PROBLEM DETAILS: Rewrite the following lines with "Terrace" changed to "Patio" wherever it occurs, keeping everything else the same. Omit the pictures from your answer.
——————
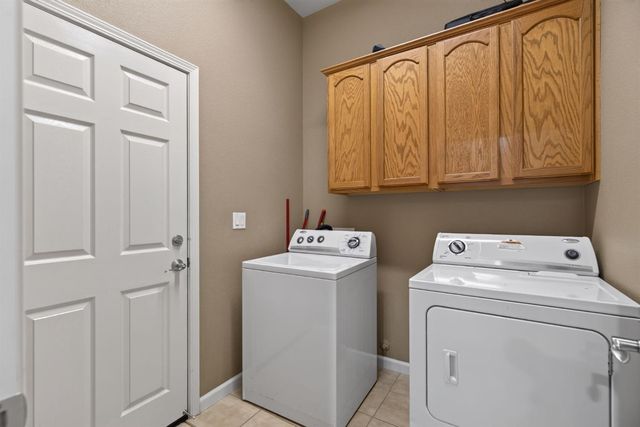 4520 Crown Bench Cir, Elk Grove, CA 95757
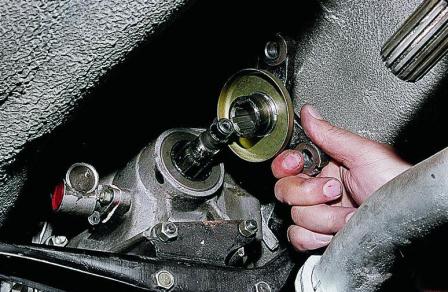  Замена манжеты вторичного вала КПП ВАЗ-2107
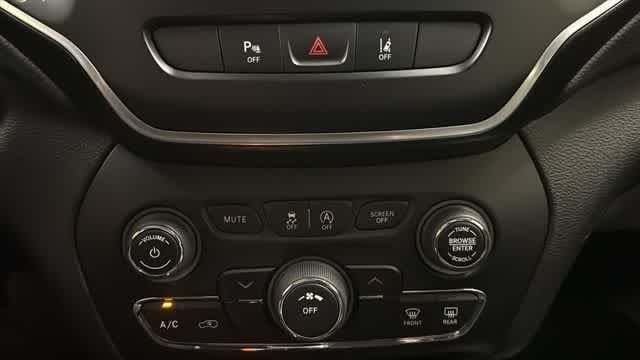Thumbnail: 2021 Jeep Cherokee - 26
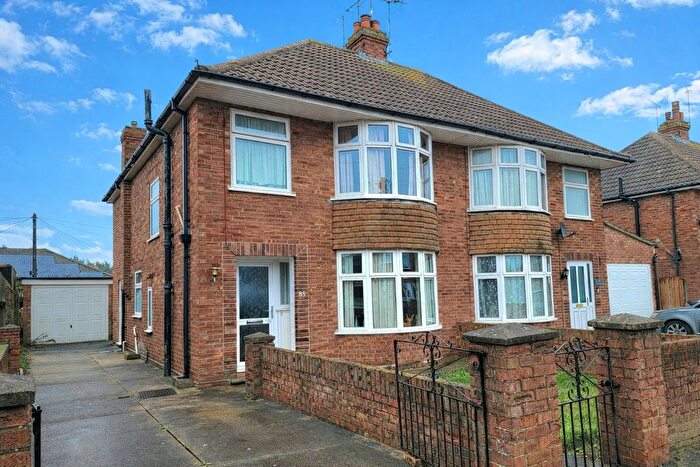 3 Bedroom Semi Detached House For Sale In Cedarcroft Road, Ipswich, Suffolk, IP1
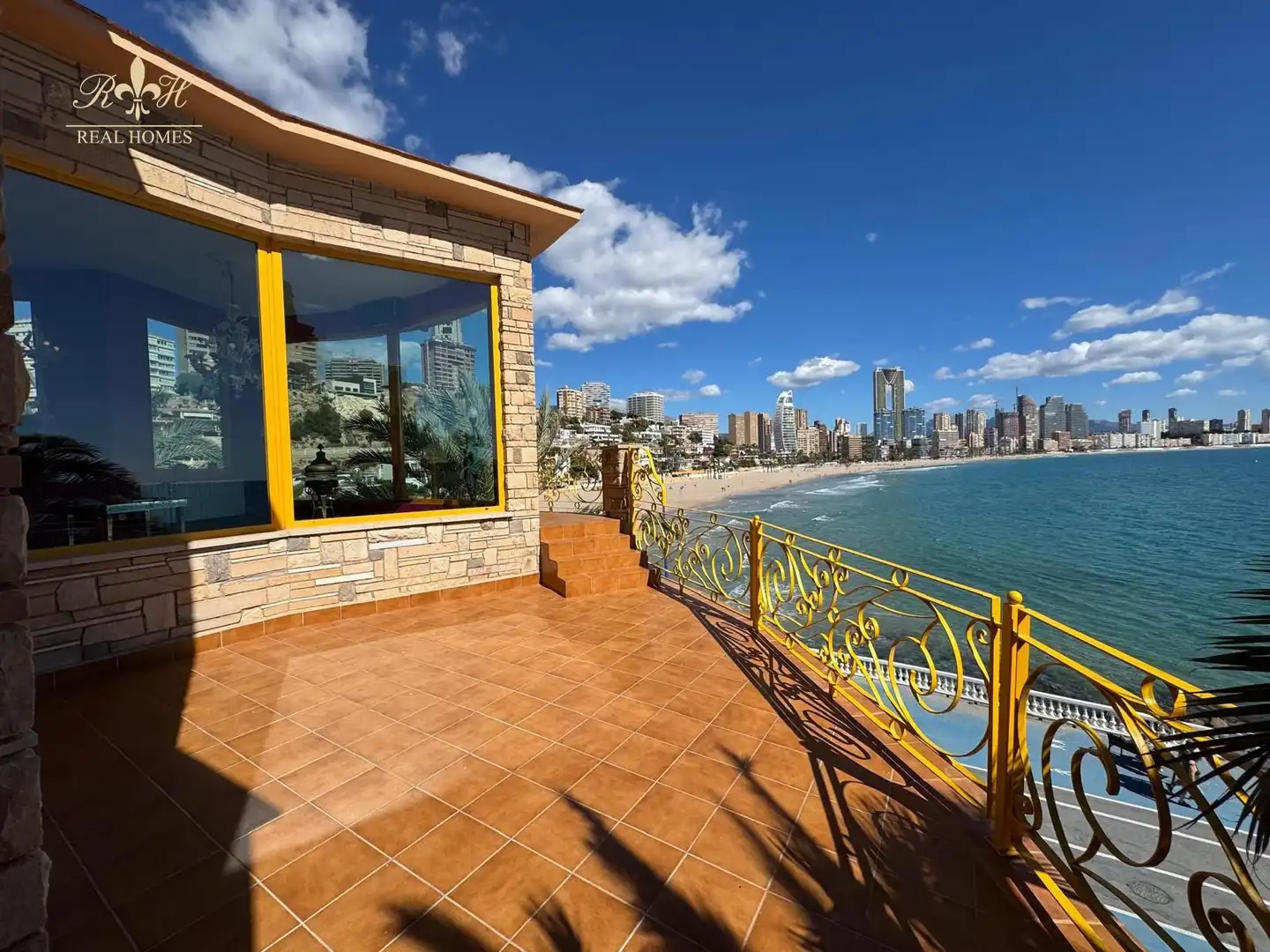 Terrace of Houses for sale in Benidorm  with Air Conditioner and Terrace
——————
PROBLEM SOLUTION:
 4520 Crown Bench Cir, Elk Grove, CA 95757
  Замена манжеты вторичного вала КПП ВАЗ-2107
Thumbnail: 2021 Jeep Cherokee - 26
 3 Bedroom Semi Detached House For Sale In Cedarcroft Road, Ipswich, Suffolk, IP1
 Patio of Houses for sale in Benidorm  with Air Conditioner and Patio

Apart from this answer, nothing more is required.